Tensile behaviour of pitting corroded steel bars: Laboratory investigation and probabilistic-based analysis

Abstract

Localised corrosion in steel bars has been a long-standing issue in the durability of reinforced concrete structures, but a comprehensive scheme for the analysis of pitting corroded steel bars, especially with respect to the deformation capacity, is not currently available. In this study, the morphological characteristics of 27 pitting steel bars were captured using a 3D scanner. The measured data were used to establish the probability distribution model of the cross-sectional areas of the corroded bars.
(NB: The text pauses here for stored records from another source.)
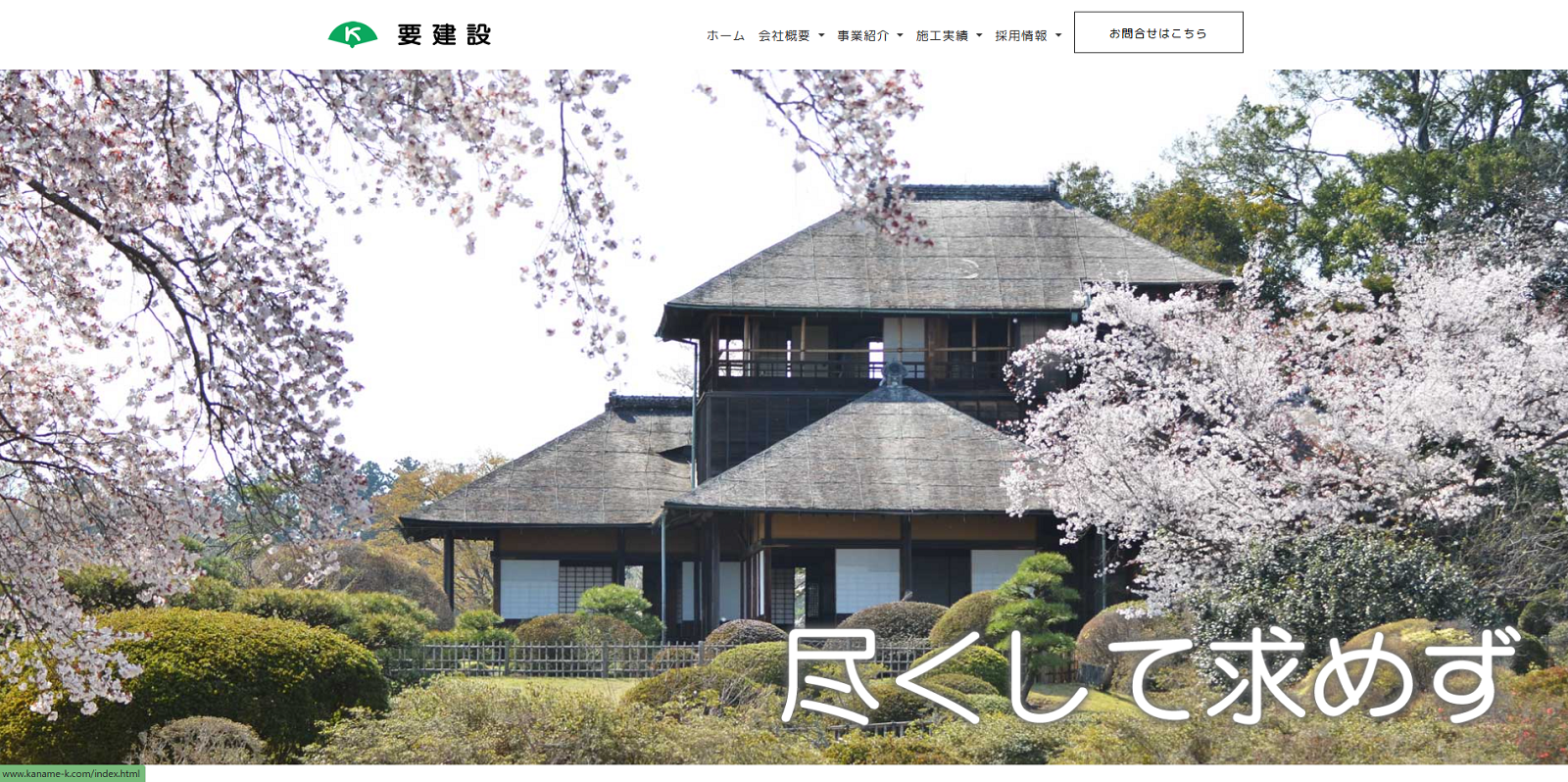 カナメ建設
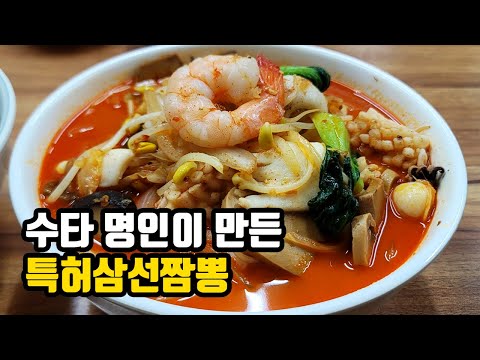 차원이 다른 수타면 명인의 역대급 삼선짬뽕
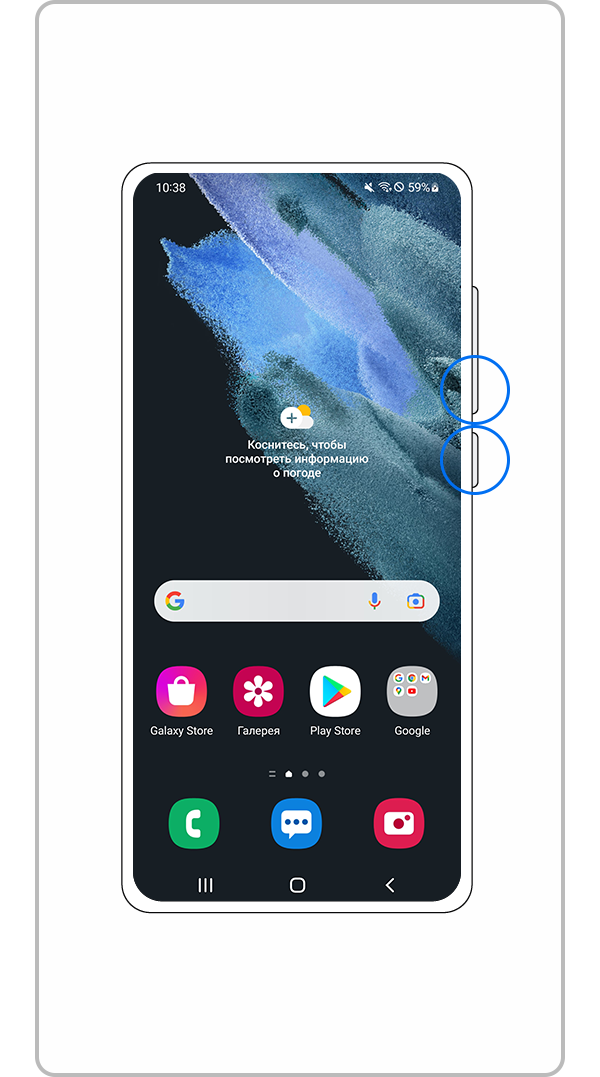  Нажмите и удерживайте кнопку уменьшения громкости и боковую кнопку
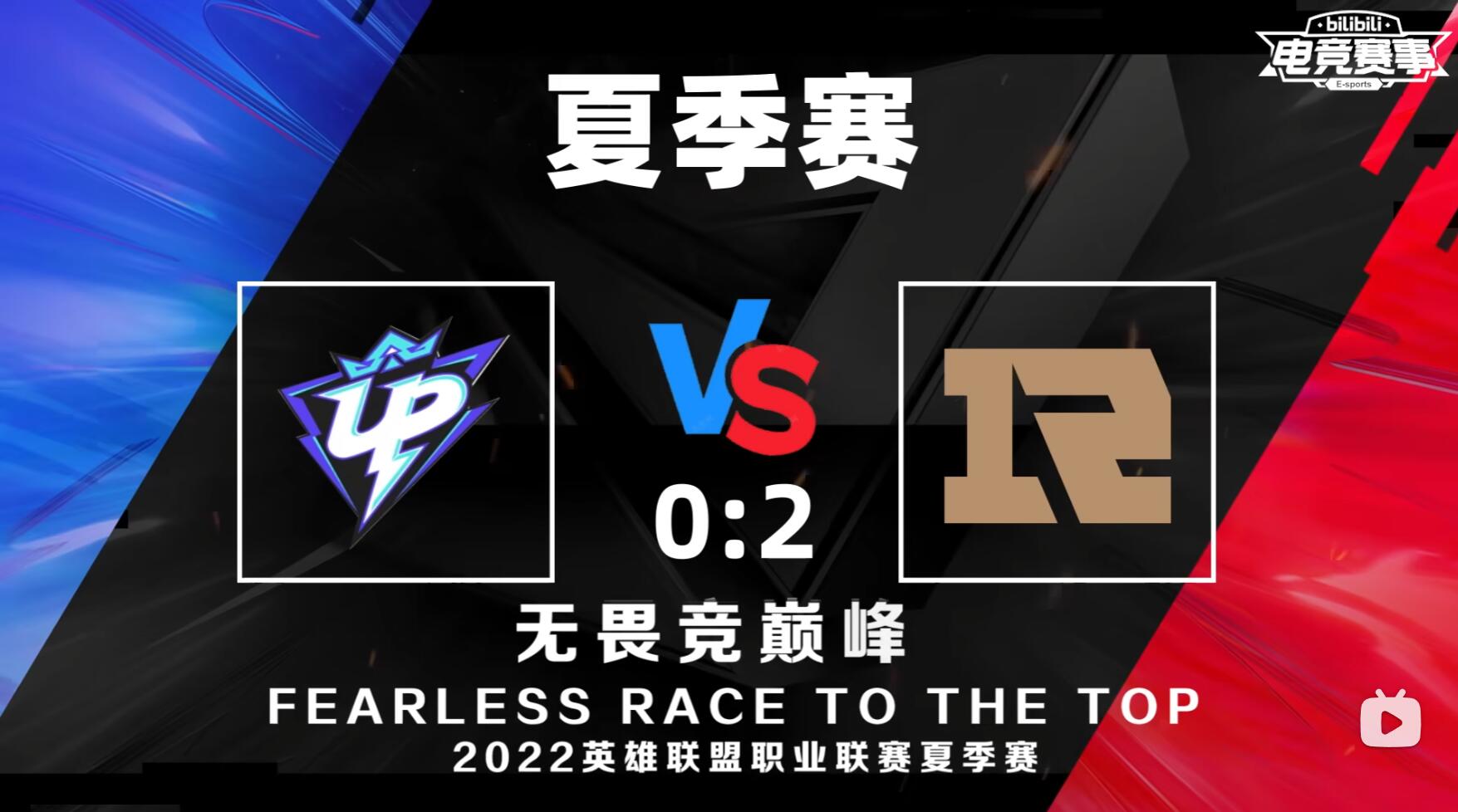 GALA厄斐琉斯折镜飞舞怒拿五杀，RNG2-0轻取UP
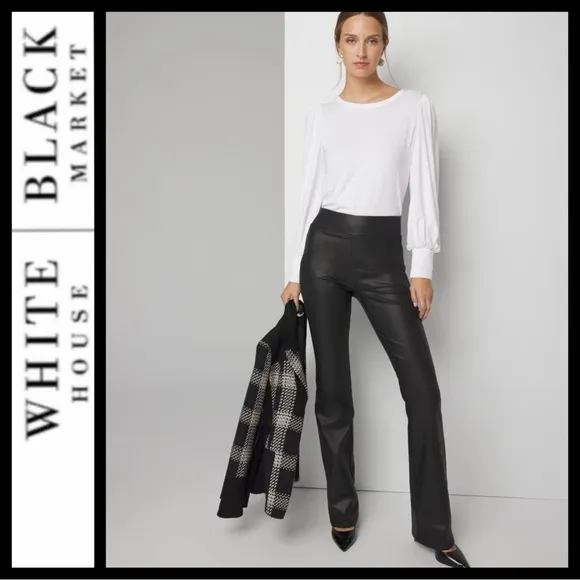 NWT WHBM Extra High Rise Pull On Coated Flare Jeans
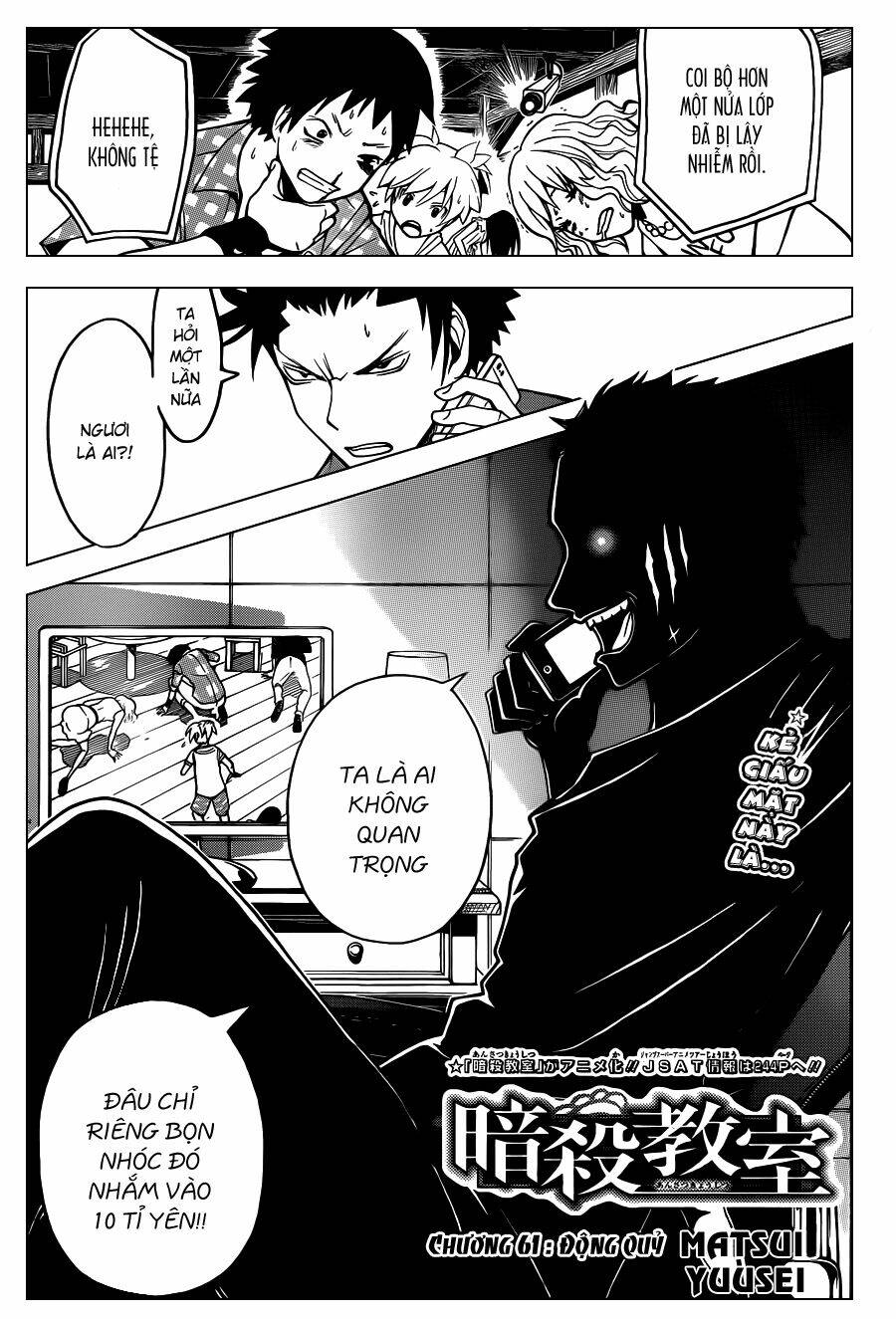 hãy ám sát ta để cứu lấy trái đất chapter 61 2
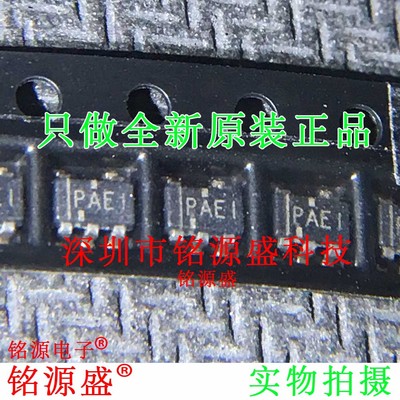 全新 TPS76130DBVR TPS76130DBVT TPS76130 丝印PAEI SOT23-5芯片
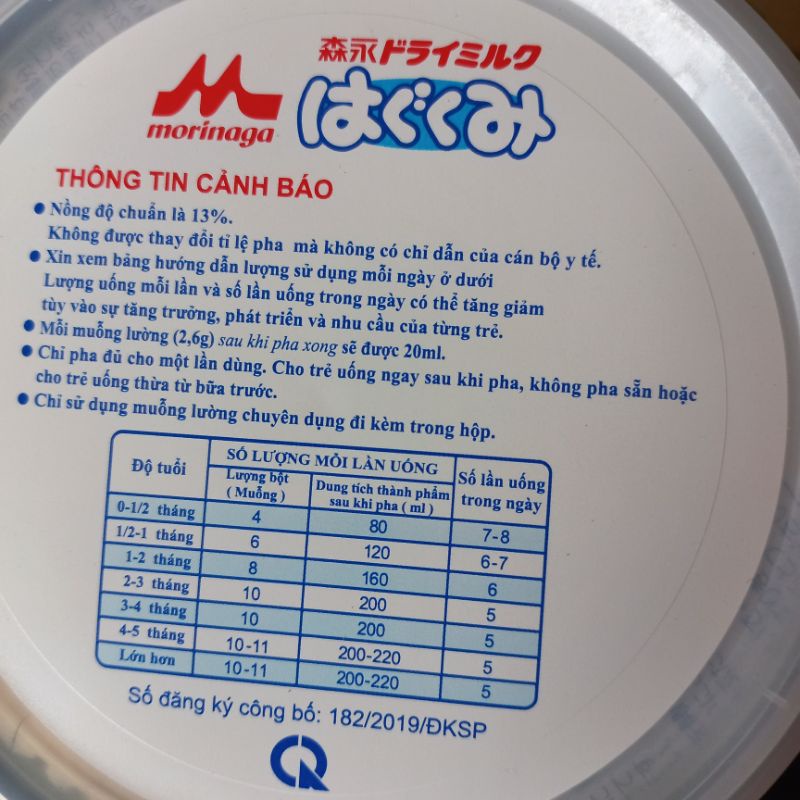 SỮA MORINAGA SỐ 1 850g HẠN 9/22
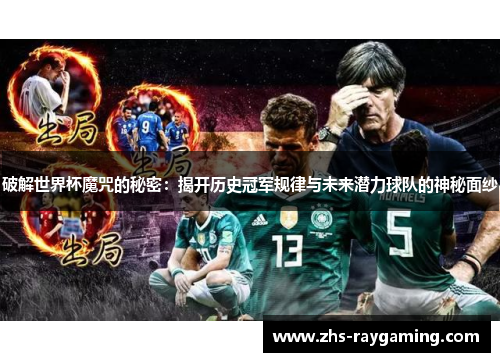 破解世界杯魔咒的秘密：揭开历史冠军规律与未来潜力球队的神秘面纱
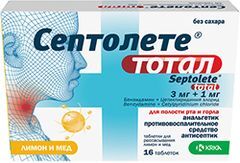 Септолете Тотал 16 шт. таблетки для рассасывания Мед/Лимон Крка, д.д., Ново место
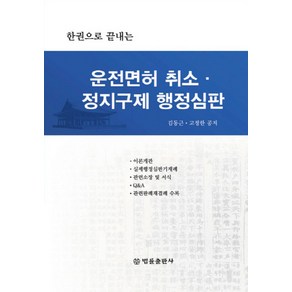 한권으로 끝내는운전면허 취소 정지구제 행정심판, 법률출판사, 김동근 등저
Uniaxial tensile tests were conducted, and the evolving deformation field of the corroded bars was recorded through Digital Image Correlation (DIC). Based on the 3D reconstructed model and DIC results, an analytical method for evaluating the mechanical properties of pitting steel bars was developed and validated. The results show that the two-component Gaussian mixture distribution model outperforms conventional unimodal distribution models. Comparison of the analytical results with experimental data demonstrates that the proposed procedure is capable of predicting not only the ultimate strength but also the gauge length-dependent ultimate strain of corroded bars. Additionally, there exists a strengthening effect in the ultimate stress at the critical sections and this effect should not be ignored for accurate predictions.